The Missing Knight

I think I have it wrong.

Instead of trying to find ways to get me out of ruts, I need to do more of things that I think will help me fall into ruts less frequently.

My wife was trying to figure out what triggered the latest episode of me being in meh-mode. She wondered if it was the extra tasks- trying to help in-laws sell the Tesla, school stuff. I also wondered – post Kyoto trip? School stuff running out of steam?

If I am looking at this clearly, I have been in a strange period of funk. I have been doom-scrolling more. I have eaten more uncontrollably. I have read less. I just didn’t want to read. I just felt bored and pointless. I knew this could happen when I decided to leave CASETiFY. So in a way, I kind of expected all these.

But then, when I finally “officially” fell into a rut, meaning I lost control of how I felt and my anger and impatience became very hard to control, I still felt very deflated that my mind fell back into this sticky hole. Once I was in this deep dark sticky well, it was hard to imagine life outside of this well, that things could be positive and meaningful. Once I was back in this well, it was almost impossible to believe (and feel) that any positive feelings I had when I was outside of this well was real. Rationally, I knew I had true positive and hopeful feelings, but I just could not “feel” how real those were. It’s like what Jervis said, “When you are in the rut, a problem became a irrevocable fact of life. When you are not in a rut, a problem remains just a problem to be solved.”
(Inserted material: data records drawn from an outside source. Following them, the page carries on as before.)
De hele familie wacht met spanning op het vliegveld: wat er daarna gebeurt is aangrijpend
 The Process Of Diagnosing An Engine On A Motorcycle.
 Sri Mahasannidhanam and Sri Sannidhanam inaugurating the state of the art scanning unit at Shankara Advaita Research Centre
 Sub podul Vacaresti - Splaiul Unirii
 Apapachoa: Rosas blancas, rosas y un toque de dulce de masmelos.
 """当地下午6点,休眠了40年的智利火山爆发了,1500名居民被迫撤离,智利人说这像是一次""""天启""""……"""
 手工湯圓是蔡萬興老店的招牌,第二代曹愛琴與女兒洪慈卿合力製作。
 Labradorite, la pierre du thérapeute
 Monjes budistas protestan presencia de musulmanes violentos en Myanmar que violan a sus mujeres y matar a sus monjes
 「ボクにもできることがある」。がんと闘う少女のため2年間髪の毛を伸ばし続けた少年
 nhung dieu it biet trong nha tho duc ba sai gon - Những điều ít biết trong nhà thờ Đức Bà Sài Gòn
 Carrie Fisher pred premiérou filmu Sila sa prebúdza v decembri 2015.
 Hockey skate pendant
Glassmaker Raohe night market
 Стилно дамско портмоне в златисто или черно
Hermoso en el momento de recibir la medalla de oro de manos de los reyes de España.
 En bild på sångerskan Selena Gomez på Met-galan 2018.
But is this going to work though? Is life going to be less bad if I focus on doing things that will help keep me out of the rut longer? I have a whole set of habits that I think will help keep me out of that sticky dark well- workouts to make me feel I am not becoming fat and unhealthy, a diet that keep me away from feeling unhealthy and bad, books and podcasts to make me feel I am paying attention to how I can be useful. Maybe it is the social network that I have yet built. I don’t have friends. Is that the missing knight at my round table? Most likely yes, yet so hard to fix.

Oh well. 🙁

I will investigate this further. Why do I find this so hard, so unappealing?